____ Records for the task
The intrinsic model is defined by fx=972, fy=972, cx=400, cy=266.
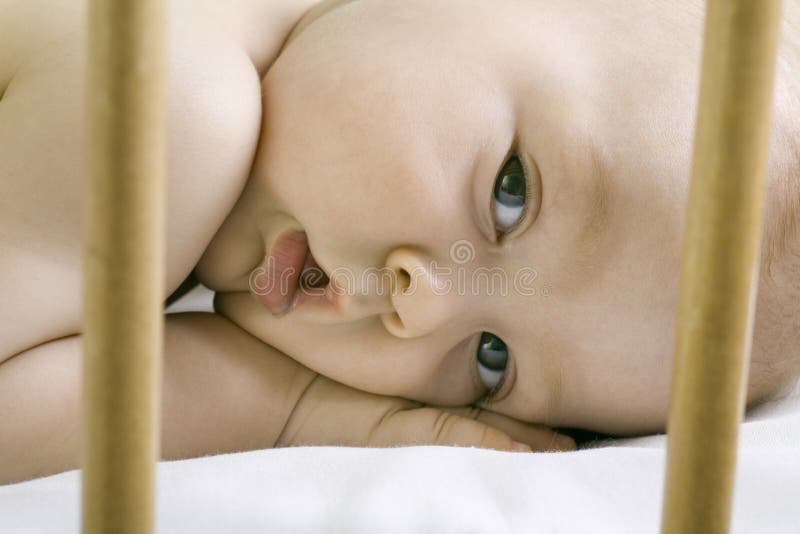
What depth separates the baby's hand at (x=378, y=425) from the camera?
892 millimetres

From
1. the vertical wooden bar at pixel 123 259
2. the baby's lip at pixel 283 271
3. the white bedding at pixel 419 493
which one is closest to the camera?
the vertical wooden bar at pixel 123 259

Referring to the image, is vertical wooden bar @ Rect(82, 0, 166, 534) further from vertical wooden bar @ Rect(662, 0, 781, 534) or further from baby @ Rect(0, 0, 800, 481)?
baby @ Rect(0, 0, 800, 481)

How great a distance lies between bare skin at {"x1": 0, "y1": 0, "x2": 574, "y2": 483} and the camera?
0.75 meters

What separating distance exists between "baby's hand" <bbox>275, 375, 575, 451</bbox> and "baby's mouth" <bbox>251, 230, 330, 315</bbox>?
0.32 feet

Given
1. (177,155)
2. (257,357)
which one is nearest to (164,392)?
(257,357)

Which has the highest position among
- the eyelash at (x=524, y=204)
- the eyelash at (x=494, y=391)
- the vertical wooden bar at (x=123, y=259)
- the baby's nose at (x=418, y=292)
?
the eyelash at (x=524, y=204)

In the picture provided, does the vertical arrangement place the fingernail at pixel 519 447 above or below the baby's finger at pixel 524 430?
below

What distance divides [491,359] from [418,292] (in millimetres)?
148

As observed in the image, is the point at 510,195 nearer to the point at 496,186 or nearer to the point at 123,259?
the point at 496,186

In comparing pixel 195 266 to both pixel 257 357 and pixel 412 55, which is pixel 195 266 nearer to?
pixel 257 357

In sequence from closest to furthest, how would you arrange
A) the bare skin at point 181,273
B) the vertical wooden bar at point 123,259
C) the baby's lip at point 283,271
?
the vertical wooden bar at point 123,259
the bare skin at point 181,273
the baby's lip at point 283,271

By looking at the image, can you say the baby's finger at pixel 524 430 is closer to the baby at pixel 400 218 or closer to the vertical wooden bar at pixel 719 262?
the baby at pixel 400 218

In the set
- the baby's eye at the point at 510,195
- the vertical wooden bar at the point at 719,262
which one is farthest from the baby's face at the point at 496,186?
the vertical wooden bar at the point at 719,262

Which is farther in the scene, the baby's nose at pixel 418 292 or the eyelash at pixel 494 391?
the eyelash at pixel 494 391
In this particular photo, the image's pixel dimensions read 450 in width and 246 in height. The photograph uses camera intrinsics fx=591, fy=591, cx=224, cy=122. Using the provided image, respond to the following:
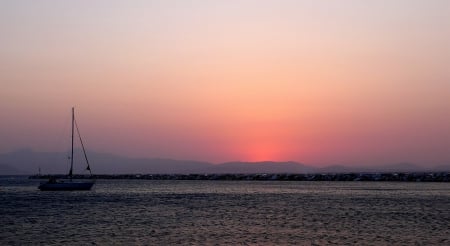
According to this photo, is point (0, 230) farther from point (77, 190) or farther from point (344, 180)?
point (344, 180)

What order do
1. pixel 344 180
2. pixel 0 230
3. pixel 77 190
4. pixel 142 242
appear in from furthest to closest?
pixel 344 180, pixel 77 190, pixel 0 230, pixel 142 242

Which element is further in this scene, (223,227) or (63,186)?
(63,186)

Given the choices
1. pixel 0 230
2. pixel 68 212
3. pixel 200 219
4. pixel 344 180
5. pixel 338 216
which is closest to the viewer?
pixel 0 230

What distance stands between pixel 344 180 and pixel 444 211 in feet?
422

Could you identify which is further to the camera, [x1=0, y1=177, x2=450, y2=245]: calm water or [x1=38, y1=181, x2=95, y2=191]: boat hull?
[x1=38, y1=181, x2=95, y2=191]: boat hull

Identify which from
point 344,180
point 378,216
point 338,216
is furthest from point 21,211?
point 344,180

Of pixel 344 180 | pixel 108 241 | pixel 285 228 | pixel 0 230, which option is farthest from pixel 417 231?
pixel 344 180

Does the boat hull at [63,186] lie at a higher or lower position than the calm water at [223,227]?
higher

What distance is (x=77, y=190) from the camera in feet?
314

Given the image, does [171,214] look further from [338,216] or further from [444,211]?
[444,211]

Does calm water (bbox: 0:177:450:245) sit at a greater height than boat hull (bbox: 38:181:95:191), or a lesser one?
lesser

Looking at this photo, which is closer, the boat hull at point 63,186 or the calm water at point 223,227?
the calm water at point 223,227

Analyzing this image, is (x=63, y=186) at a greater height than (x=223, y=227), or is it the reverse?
(x=63, y=186)

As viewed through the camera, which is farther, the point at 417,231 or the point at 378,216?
the point at 378,216
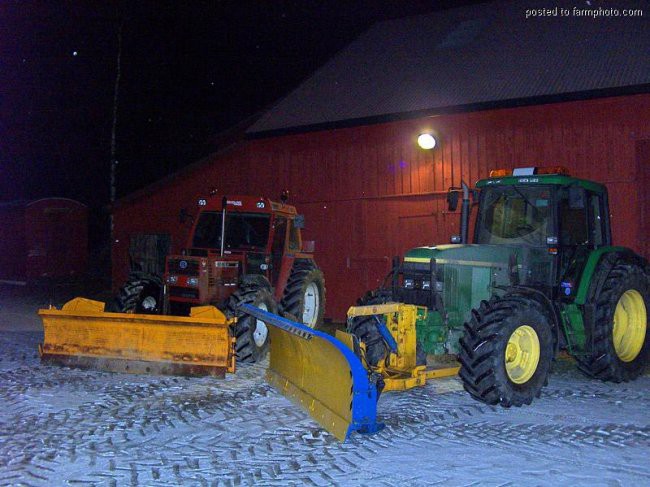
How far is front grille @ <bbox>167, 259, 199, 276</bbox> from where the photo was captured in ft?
34.7

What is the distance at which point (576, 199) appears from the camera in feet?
27.3

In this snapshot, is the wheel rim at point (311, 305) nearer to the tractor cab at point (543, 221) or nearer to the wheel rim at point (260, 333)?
the wheel rim at point (260, 333)

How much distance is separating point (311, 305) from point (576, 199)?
5.71 m

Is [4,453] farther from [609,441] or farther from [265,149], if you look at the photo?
[265,149]

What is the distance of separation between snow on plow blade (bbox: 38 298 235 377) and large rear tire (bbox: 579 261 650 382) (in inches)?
169

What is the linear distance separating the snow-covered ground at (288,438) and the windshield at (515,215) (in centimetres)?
182

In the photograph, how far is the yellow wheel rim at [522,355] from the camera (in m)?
7.53

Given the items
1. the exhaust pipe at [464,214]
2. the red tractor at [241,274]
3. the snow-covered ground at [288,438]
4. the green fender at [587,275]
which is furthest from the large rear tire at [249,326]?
the green fender at [587,275]

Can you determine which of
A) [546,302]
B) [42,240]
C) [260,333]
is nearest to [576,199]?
[546,302]

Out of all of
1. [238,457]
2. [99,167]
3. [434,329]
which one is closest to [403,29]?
[434,329]

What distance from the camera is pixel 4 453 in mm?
5855

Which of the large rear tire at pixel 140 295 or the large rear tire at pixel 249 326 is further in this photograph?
the large rear tire at pixel 140 295

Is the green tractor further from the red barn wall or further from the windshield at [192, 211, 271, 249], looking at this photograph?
the windshield at [192, 211, 271, 249]

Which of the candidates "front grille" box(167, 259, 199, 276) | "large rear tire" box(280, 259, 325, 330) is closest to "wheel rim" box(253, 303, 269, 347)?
"large rear tire" box(280, 259, 325, 330)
________
▸ What to work on: Excluding the pictures, restate the records above word for word.

▸ The output:
The intrinsic model is defined by fx=972, fy=972, cx=400, cy=266.
What depth separates the baby's hand at (x=378, y=425) from the camera?
892 millimetres

From
1. the vertical wooden bar at pixel 123 259
2. the baby's lip at pixel 283 271
3. the white bedding at pixel 419 493
which one is closest to the camera?
the vertical wooden bar at pixel 123 259

Referring to the image, is vertical wooden bar @ Rect(82, 0, 166, 534) further from vertical wooden bar @ Rect(662, 0, 781, 534) or further from baby @ Rect(0, 0, 800, 481)?
baby @ Rect(0, 0, 800, 481)

How great a distance lies between bare skin at {"x1": 0, "y1": 0, "x2": 574, "y2": 483} and the camera?
0.75 meters

What separating distance exists between "baby's hand" <bbox>275, 375, 575, 451</bbox> and "baby's mouth" <bbox>251, 230, 330, 315</bbox>?
0.32 feet

Given
1. (177,155)
2. (257,357)
which one is nearest to (164,392)?
(257,357)

Which has the highest position among
- the eyelash at (x=524, y=204)
- the eyelash at (x=494, y=391)
- the vertical wooden bar at (x=123, y=259)
- the baby's nose at (x=418, y=292)
?
the eyelash at (x=524, y=204)

In the picture provided, does the vertical arrangement place the fingernail at pixel 519 447 above or below the baby's finger at pixel 524 430?
below

What distance divides [491,359] from [418,292] (in millimetres)?
148

As observed in the image, is the point at 510,195 nearer to the point at 496,186 or nearer to the point at 123,259?
the point at 496,186

In comparing pixel 195 266 to both pixel 257 357 and pixel 412 55, which is pixel 195 266 nearer to?
pixel 257 357

In sequence from closest to furthest, how would you arrange
A) the bare skin at point 181,273
B) the vertical wooden bar at point 123,259
C) the baby's lip at point 283,271
?
the vertical wooden bar at point 123,259
the bare skin at point 181,273
the baby's lip at point 283,271

By looking at the image, can you say the baby's finger at pixel 524 430 is closer to the baby at pixel 400 218 or closer to the vertical wooden bar at pixel 719 262?
the baby at pixel 400 218

In the set
- the baby's eye at the point at 510,195
- the vertical wooden bar at the point at 719,262
which one is farthest from the baby's face at the point at 496,186?
the vertical wooden bar at the point at 719,262

Which is farther in the scene, the baby's nose at pixel 418 292 or the eyelash at pixel 494 391?
the eyelash at pixel 494 391
In this particular photo, the image's pixel dimensions read 450 in width and 246 in height. The photograph uses camera intrinsics fx=591, fy=591, cx=224, cy=122. Using the provided image, respond to the following:
According to this photo, is point (0, 230) farther from point (77, 190) or farther from point (344, 180)?
point (344, 180)

What order do
1. pixel 344 180
2. pixel 0 230
3. pixel 77 190
4. pixel 142 242
appear in from furthest to closest?
pixel 344 180, pixel 77 190, pixel 0 230, pixel 142 242

Which element is further in this scene, (223,227) or (63,186)?
(63,186)

Given the choices
1. pixel 0 230
2. pixel 68 212
3. pixel 200 219
4. pixel 344 180
5. pixel 338 216
which is closest to the viewer?
pixel 0 230

What distance stands between pixel 344 180 and pixel 444 211 in feet?
422

Could you identify which is further to the camera, [x1=0, y1=177, x2=450, y2=245]: calm water or [x1=38, y1=181, x2=95, y2=191]: boat hull?
[x1=38, y1=181, x2=95, y2=191]: boat hull

Identify which from
point 344,180
point 378,216
point 338,216
is furthest from point 21,211?
point 344,180

Of pixel 344 180 | pixel 108 241 | pixel 285 228 | pixel 0 230, which option is farthest from pixel 417 231?
pixel 344 180

Does the boat hull at [63,186] lie at a higher or lower position than the calm water at [223,227]?
higher

What distance is (x=77, y=190) from the camera in feet?
314

Given the image, does [171,214] look further from [338,216] or further from [444,211]?
[444,211]

Does calm water (bbox: 0:177:450:245) sit at a greater height than boat hull (bbox: 38:181:95:191), or a lesser one?
lesser

Looking at this photo, which is closer, the boat hull at point 63,186 or the calm water at point 223,227?
the calm water at point 223,227

Analyzing this image, is (x=63, y=186) at a greater height than (x=223, y=227), or is it the reverse?
(x=63, y=186)

As viewed through the camera, which is farther, the point at 417,231 or the point at 378,216?
the point at 378,216
How far is front grille @ <bbox>167, 259, 199, 276</bbox> from where the photo was captured in ft?
34.7

What is the distance at which point (576, 199) appears from the camera in feet?
27.3

In this snapshot, is the wheel rim at point (311, 305) nearer to the tractor cab at point (543, 221) or nearer to the wheel rim at point (260, 333)?
the wheel rim at point (260, 333)

How much distance is separating point (311, 305) from point (576, 199)?
5.71 m

Is [4,453] farther from [609,441] or farther from [265,149], if you look at the photo?
[265,149]

What is the distance of separation between snow on plow blade (bbox: 38 298 235 377) and large rear tire (bbox: 579 261 650 382) (in inches)?
169

What is the linear distance separating the snow-covered ground at (288,438) and the windshield at (515,215) (in centimetres)?
182

In the photograph, how far is the yellow wheel rim at [522,355] from the camera (in m)?
7.53

Given the items
1. the exhaust pipe at [464,214]
2. the red tractor at [241,274]
3. the snow-covered ground at [288,438]
4. the green fender at [587,275]
which is furthest from the large rear tire at [249,326]?
the green fender at [587,275]

Can you determine which of
A) [546,302]
B) [42,240]
C) [260,333]
is nearest to [576,199]?
[546,302]

Out of all of
1. [238,457]
2. [99,167]
3. [434,329]
which one is closest to [403,29]?
[434,329]

What distance from the camera is pixel 4 453 in mm?
5855

Which of the large rear tire at pixel 140 295 or the large rear tire at pixel 249 326 is further in this photograph?
the large rear tire at pixel 140 295

Is the green tractor further from the red barn wall or further from the windshield at [192, 211, 271, 249], looking at this photograph?
the windshield at [192, 211, 271, 249]

Which of the candidates "front grille" box(167, 259, 199, 276) | "large rear tire" box(280, 259, 325, 330) is closest to "wheel rim" box(253, 303, 269, 347)?
"large rear tire" box(280, 259, 325, 330)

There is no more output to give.